Cover of Cry of the Newborn


Cry of the Newborn
James Barclay
819 pages
published in 2005

James Barclay is not a writer I had heard of before I got this book out of the library. The backcover blurb sounded interesting and the frontcover sported a quote by Steven Erikson, one of my favourite fantasy writers, so while the first few pages I sampled were a bit dull I thought I’d take a chance. The library also had the sequel, but I didn’t put that one up as this was big enough already; I could always get it next time. But I don’t think I will. Erikson’s blurb said that Cry of the Newborn was “a most extraordinary and impressively ambitious novel”, but in reality it was just a bog standard epic fantasy novel. Not a bad novel by any standards, competently written certainly, but nothing special.

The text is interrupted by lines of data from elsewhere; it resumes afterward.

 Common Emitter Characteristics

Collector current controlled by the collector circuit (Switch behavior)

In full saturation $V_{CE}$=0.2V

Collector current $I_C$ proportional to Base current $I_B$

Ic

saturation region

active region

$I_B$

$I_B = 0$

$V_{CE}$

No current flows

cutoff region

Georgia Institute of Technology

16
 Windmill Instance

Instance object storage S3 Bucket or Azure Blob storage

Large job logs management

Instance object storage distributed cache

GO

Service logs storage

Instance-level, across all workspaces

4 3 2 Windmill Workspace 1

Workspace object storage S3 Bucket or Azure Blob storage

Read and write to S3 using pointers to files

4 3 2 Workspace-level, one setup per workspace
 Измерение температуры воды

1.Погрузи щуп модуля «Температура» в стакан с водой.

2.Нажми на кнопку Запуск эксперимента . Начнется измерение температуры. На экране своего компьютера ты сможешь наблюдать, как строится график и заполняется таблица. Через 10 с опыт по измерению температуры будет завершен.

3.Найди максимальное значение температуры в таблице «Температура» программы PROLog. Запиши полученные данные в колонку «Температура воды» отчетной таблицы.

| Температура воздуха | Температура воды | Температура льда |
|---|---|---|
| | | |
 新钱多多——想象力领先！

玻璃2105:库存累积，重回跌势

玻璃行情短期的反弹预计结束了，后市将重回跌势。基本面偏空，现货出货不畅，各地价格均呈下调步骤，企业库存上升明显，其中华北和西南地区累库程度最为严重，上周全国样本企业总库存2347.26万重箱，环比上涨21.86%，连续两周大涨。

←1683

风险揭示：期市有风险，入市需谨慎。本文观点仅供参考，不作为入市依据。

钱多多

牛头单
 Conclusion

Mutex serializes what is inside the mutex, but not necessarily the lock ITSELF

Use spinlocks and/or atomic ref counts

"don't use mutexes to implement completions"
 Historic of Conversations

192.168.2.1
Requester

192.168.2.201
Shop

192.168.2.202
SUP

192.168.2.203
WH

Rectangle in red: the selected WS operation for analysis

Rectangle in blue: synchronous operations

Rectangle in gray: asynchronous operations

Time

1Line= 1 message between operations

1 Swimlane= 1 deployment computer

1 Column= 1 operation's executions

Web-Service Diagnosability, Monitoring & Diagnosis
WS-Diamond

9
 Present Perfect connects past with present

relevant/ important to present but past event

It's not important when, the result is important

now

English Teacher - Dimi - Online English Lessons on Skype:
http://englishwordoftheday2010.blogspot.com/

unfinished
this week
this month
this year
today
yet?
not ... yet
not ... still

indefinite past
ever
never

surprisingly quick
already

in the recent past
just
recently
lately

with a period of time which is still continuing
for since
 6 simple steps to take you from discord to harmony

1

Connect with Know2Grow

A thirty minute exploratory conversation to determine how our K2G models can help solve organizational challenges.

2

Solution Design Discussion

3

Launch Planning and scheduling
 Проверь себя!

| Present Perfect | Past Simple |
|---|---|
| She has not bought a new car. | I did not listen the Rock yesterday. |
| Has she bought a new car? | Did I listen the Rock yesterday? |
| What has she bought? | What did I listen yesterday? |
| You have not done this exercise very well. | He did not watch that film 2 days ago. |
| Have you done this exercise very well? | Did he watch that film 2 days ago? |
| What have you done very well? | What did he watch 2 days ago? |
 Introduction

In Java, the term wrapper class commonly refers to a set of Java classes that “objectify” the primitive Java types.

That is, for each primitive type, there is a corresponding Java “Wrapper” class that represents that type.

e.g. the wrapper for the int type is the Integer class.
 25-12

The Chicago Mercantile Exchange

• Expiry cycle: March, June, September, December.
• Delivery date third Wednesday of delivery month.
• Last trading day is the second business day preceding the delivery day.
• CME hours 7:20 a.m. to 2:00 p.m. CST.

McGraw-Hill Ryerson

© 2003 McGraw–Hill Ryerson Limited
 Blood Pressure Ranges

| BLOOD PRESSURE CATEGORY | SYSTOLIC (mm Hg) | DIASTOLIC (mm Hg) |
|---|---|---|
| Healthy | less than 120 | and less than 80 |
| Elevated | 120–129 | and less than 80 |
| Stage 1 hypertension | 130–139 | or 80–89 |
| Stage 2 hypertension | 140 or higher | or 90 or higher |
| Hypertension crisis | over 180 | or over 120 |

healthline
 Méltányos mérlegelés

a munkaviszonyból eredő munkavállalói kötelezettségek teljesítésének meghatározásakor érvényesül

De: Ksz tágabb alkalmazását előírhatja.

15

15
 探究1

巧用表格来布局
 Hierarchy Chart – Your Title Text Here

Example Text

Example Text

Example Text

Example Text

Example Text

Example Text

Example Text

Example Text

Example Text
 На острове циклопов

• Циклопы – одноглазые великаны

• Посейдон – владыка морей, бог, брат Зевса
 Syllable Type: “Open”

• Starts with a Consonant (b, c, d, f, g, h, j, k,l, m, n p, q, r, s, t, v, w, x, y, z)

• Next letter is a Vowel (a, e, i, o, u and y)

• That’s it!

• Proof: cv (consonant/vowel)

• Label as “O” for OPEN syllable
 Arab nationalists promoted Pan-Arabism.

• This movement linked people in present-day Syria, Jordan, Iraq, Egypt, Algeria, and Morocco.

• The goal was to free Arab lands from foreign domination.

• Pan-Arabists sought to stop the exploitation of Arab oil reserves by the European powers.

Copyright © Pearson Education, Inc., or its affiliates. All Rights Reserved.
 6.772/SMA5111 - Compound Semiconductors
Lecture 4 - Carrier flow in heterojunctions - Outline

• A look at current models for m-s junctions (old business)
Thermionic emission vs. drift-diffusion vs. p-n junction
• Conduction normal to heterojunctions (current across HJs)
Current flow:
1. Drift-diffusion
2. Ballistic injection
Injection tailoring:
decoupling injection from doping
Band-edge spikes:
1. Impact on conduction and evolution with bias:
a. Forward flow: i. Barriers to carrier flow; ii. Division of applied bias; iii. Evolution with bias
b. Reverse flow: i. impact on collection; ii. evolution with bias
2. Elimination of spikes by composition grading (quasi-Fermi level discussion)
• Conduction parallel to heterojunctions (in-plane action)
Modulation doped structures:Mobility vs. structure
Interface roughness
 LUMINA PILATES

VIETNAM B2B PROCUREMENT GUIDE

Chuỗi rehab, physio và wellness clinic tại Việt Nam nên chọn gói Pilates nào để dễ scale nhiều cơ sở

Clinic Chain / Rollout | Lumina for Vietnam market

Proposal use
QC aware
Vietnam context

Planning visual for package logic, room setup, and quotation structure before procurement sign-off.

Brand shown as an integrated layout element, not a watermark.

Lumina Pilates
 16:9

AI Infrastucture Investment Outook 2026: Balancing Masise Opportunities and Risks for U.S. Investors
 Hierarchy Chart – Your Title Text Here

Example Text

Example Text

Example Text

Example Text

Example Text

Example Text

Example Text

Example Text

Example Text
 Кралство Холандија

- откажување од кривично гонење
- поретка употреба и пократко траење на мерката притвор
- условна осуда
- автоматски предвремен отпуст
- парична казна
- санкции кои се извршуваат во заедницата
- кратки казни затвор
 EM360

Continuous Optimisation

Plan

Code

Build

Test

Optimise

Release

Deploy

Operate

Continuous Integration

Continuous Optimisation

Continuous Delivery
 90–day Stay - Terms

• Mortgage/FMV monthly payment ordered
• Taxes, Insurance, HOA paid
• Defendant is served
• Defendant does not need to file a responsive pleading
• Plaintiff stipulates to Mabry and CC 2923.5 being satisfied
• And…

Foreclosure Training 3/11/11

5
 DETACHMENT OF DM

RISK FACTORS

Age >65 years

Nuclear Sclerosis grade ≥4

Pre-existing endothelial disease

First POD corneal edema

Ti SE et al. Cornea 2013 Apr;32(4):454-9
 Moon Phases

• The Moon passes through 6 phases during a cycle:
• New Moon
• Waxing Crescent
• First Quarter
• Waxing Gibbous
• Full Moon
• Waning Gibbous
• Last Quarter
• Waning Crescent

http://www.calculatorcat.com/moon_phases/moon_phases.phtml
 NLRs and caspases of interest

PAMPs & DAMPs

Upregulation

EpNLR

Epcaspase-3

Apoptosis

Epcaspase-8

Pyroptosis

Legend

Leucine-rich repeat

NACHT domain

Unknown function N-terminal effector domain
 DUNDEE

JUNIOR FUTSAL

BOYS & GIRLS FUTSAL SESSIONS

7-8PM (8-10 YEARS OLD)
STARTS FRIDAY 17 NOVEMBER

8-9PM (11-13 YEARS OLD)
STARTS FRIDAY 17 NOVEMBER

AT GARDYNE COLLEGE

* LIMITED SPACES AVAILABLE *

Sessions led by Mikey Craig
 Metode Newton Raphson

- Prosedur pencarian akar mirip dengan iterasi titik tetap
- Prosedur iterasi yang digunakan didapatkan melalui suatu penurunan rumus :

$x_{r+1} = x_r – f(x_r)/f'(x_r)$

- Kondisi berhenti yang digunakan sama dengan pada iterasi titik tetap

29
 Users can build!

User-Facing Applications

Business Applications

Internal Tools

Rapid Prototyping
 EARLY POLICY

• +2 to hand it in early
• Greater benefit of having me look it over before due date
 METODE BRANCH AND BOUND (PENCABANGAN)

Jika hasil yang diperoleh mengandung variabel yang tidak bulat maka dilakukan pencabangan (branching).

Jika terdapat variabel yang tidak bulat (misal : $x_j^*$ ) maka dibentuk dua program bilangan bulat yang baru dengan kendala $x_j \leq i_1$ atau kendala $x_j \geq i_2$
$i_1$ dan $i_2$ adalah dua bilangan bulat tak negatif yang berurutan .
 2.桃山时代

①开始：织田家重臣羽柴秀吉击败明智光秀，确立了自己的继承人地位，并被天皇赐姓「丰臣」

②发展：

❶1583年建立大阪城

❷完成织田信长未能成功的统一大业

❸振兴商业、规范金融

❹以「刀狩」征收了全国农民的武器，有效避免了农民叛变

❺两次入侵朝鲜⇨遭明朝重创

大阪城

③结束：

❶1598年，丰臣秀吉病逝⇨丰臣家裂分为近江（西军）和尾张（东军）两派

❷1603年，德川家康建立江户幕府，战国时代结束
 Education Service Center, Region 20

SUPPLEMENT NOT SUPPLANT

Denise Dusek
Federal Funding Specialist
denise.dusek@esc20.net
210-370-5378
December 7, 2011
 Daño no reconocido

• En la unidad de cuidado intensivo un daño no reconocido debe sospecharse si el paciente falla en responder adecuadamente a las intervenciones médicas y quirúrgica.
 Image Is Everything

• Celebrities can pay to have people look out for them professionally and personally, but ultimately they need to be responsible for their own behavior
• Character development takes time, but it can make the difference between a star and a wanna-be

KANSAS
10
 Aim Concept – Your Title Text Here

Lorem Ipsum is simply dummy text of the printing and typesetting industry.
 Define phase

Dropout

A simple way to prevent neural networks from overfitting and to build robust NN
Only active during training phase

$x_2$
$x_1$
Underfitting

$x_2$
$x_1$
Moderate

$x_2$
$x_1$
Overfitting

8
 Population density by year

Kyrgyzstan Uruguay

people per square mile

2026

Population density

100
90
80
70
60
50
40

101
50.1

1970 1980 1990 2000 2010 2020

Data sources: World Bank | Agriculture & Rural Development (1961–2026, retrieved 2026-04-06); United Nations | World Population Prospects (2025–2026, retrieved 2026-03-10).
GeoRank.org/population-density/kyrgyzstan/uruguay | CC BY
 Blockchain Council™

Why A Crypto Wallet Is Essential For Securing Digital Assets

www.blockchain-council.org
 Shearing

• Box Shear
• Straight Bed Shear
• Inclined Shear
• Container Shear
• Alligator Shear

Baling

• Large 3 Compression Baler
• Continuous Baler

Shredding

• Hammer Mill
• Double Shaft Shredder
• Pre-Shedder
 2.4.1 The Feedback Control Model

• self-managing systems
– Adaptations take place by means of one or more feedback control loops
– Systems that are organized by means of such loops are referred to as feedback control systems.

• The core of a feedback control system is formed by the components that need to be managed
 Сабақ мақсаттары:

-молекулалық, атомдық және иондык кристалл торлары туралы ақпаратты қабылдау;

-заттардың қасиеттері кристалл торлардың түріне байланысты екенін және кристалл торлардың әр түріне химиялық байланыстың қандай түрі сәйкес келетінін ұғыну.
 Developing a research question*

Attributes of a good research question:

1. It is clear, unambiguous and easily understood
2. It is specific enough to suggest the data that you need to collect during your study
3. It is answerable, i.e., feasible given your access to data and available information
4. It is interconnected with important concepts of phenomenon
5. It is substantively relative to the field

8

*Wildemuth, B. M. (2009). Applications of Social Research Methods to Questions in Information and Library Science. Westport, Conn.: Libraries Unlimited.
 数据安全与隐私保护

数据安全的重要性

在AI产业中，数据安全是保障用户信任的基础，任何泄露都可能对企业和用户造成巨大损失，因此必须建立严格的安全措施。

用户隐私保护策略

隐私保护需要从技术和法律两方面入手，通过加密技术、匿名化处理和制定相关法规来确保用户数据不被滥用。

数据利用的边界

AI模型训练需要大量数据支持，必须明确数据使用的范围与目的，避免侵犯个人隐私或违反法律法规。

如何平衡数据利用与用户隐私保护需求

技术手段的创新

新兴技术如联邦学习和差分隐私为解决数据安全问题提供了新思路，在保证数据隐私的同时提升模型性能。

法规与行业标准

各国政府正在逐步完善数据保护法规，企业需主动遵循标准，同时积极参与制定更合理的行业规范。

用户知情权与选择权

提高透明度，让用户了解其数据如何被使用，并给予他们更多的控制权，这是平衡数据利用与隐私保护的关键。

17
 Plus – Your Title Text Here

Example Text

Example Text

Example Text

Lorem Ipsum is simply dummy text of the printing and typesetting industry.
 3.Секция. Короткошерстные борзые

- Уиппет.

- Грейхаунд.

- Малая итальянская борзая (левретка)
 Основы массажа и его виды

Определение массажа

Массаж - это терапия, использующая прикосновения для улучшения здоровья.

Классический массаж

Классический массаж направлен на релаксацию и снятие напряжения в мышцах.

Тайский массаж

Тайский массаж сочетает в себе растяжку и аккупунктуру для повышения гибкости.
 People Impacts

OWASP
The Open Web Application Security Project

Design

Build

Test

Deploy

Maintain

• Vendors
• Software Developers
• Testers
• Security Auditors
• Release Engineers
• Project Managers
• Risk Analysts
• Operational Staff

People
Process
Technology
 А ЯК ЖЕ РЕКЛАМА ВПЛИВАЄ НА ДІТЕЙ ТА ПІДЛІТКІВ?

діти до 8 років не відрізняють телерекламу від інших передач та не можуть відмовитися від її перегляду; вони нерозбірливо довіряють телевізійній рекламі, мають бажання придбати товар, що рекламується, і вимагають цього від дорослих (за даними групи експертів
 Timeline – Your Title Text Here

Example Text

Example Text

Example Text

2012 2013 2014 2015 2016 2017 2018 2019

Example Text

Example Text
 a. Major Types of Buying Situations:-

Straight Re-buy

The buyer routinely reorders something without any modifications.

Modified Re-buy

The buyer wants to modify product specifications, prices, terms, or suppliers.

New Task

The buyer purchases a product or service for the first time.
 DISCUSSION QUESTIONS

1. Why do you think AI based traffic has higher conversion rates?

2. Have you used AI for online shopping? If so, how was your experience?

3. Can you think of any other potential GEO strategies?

The story revolves around a typical fantasy prophecy, that one day humans can ascend to godhood, having the same powers as the Omniscient. This belief is however a heresy to the Order, the state church, which prosecuted and killed off all believers in this prophecy and destroyed all knowledge of it hundreds of years ago, or so it believes. The truth is otherwise, with the heretics believing in Ascendancy having gone to ground in Westfallen, a sheltered corner of the Estorian Concord where their centuries old breeding process has finally borne succes. Generation after generation managed to produce some people with special powers, but most of these powers were weak and often lost at a later age. It’s only at the start of the story that the first generation of true Ascendants is born, four children with potential powers rivaling the Omniscient itself. Cry of the Newborn is the story of their coming of age, in a time when their country is in grave peril.